An automobile dealership had a practice of posting an inventory stock number on each vehicle, which corresponded to a price listed on a document inside of the on-premises sales office. The automobile dealership’s principal testified that the price list was displayed openly inside the office; meanwhile, the investigator claimed that the list was kept inside a desk.

The Director of the Division of Consumer Affairs, in an administrative hearing, decided that the location of the price list was inconsequential. Instead, he ruled that the price of each vehicle must either be attached to the vehicle, or be posted proximately to where the vehicle is located. The automobile dealership contended that the office was an appropriate location for the price list because that is where the bargain takes place, and is thus where the vehicle is actually offered for sale. In rejecting that argument, the Director noted that the legislature enacted the CFA provision to provide consumers with an independent means of discovering an item’s price without the need for an encounter with a salesperson.

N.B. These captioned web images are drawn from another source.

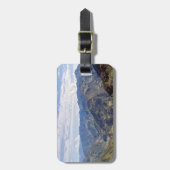 ブータンの平和な東山 – ヒマラヤ ラゲッジタグ (正面縦)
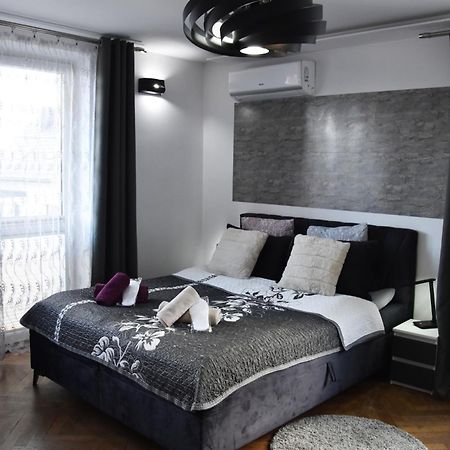 Apartament Night Premium Krasków Eksteriør bilde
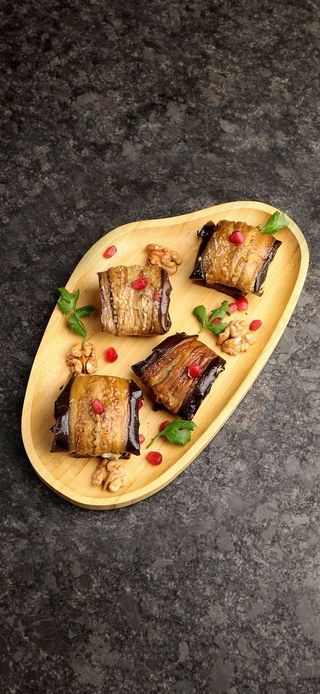 ბადრიჯანი ნიგვზით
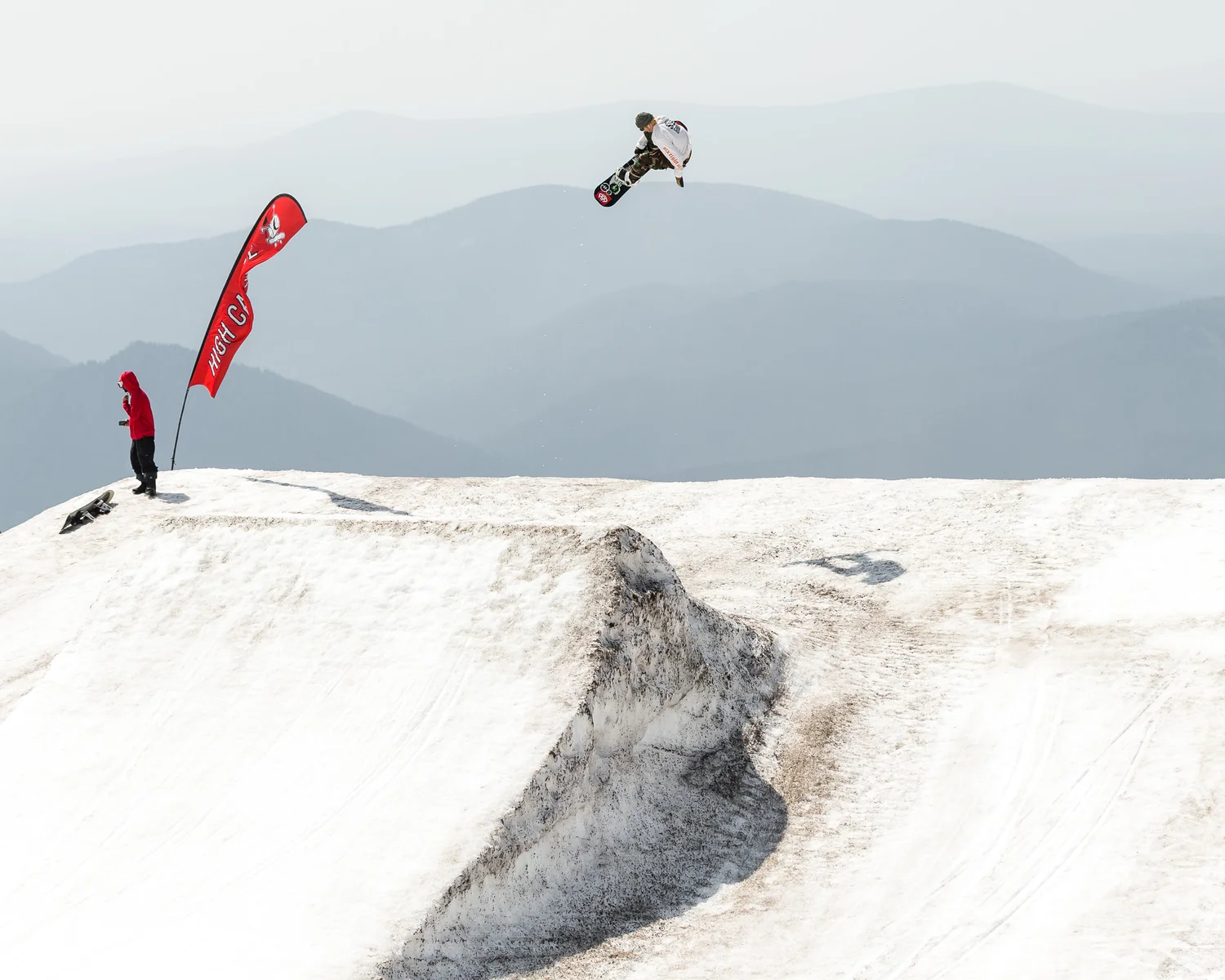 camp ride snowboard Seven Valdez Snowboard, Summit Bindings We’re going back to summer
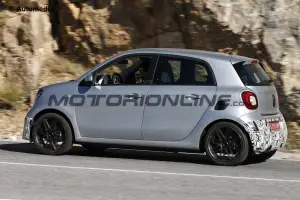 Smart ForFour Brabus - Foto spia 24-07-2015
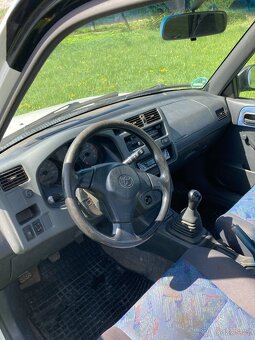 Prodám Toyta Rav 4 4x4 r.v.1998 - 7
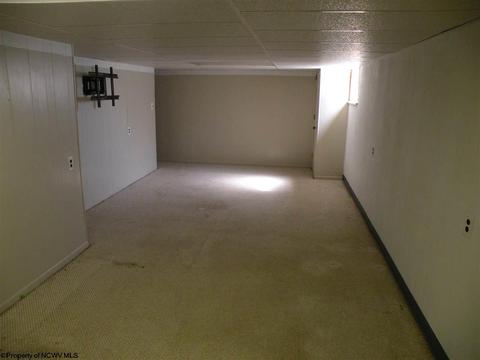 324 Perdue St, Baxter, WV 26560 photo 6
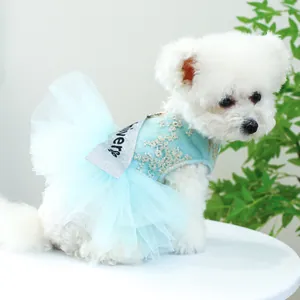 Détail de robe bleu clair pour animaux avec broderie florale et tutu en tulle pour chiens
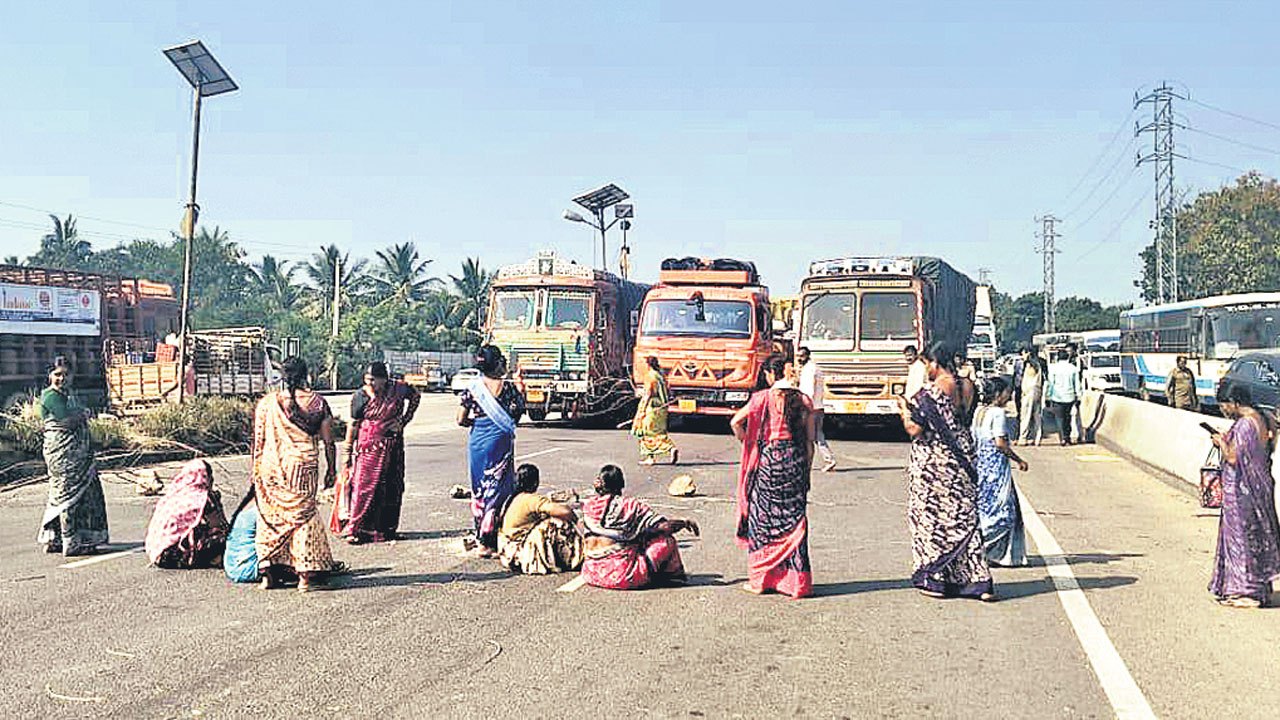 బస్సులు ఆపడం లేదని గిరిజనుల ధర్నా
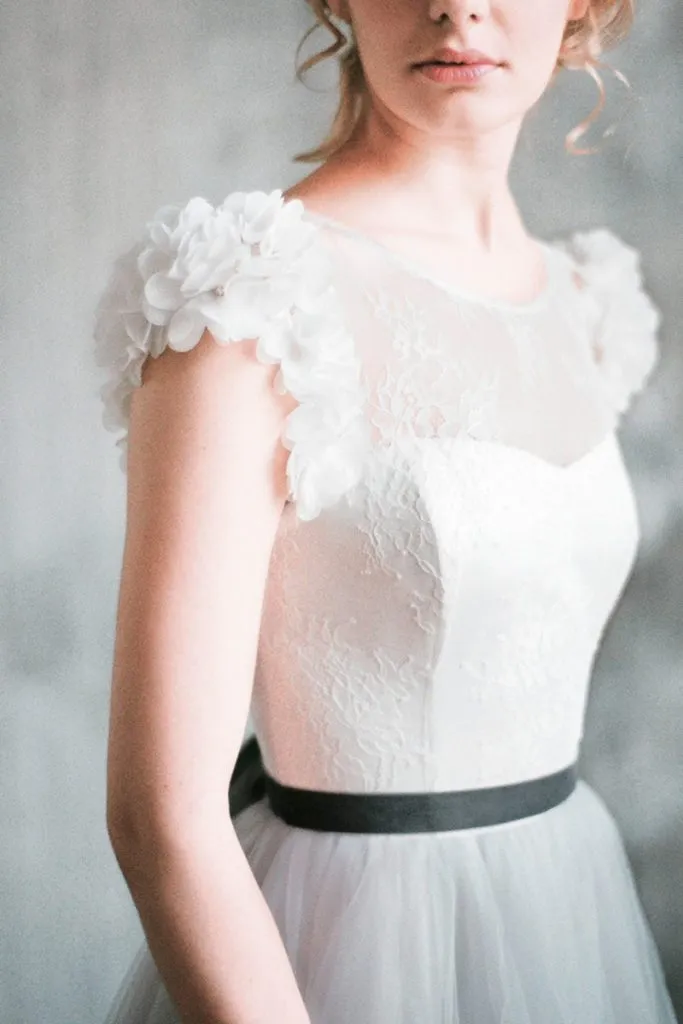 Light Gray Wedding Dress with Chiffon Flowers Sleeves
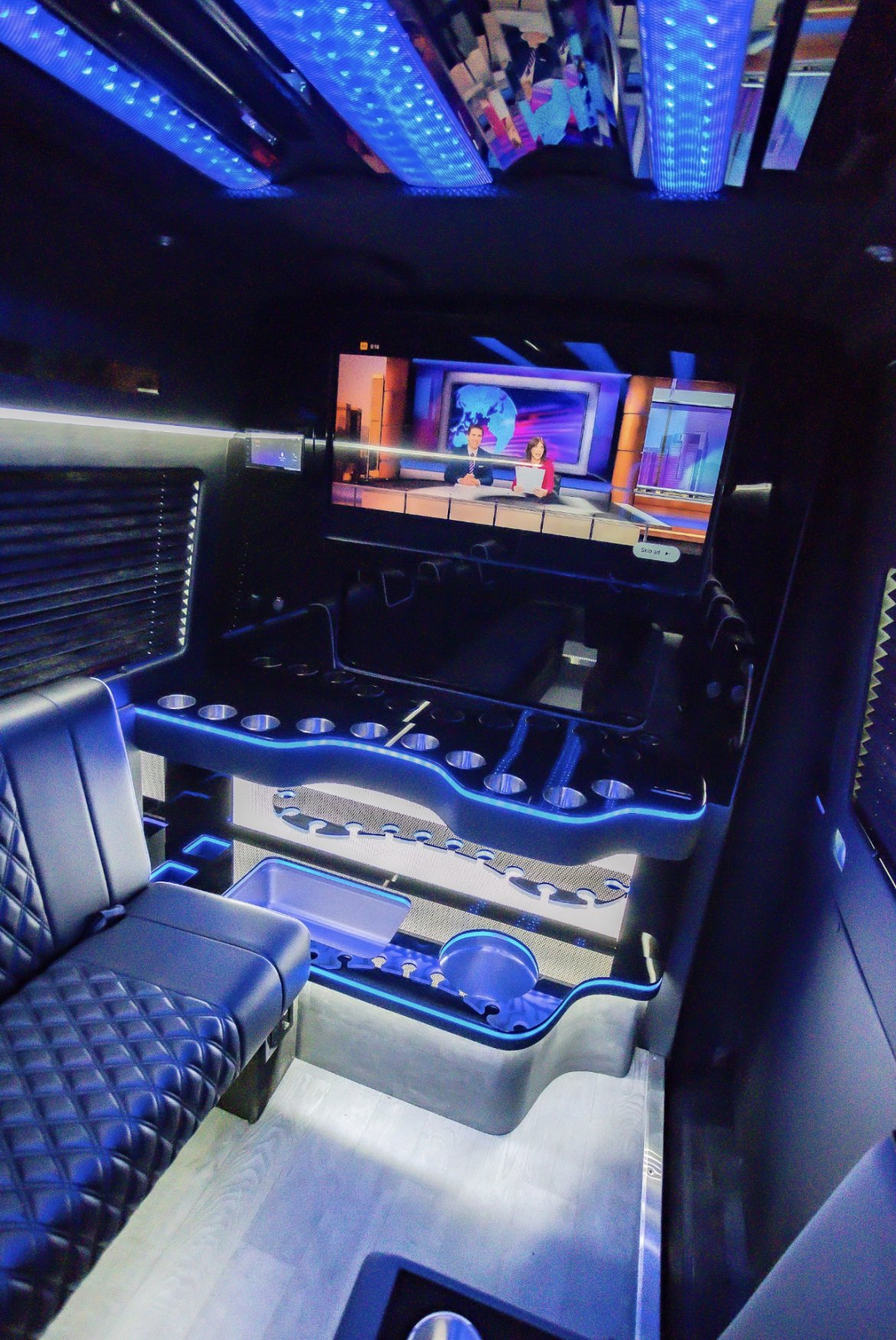 2022 Executive Custom Coach  Mercedes-Benz Sprinter  Limo Bus - Photo 2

The automobile dealership was assessed a civil penalty, costs, and attorney’s fees, and was ordered to cease and desist from similar unlawful conduct.

On appeal, the Appellate Division found that the “offered for sale” language in the CFA was ambiguous, and therefore it looked to the intent of the legislature. The Court noted that the CFA was enacted to protect consumers from sharp practices and dealings in the marketplace, and therefore should be construed liberally to root out consumer fraud. The CFA’s sponsor in 1972 announced that consumers should have a right to know the price of an item prior to removing it from the shelf. In affirming the agency’s decision, the Court found that while not all merchandise is offered for sale on a shelf, the CFA was enacted to prevent this exact behavior by the automobile dealership.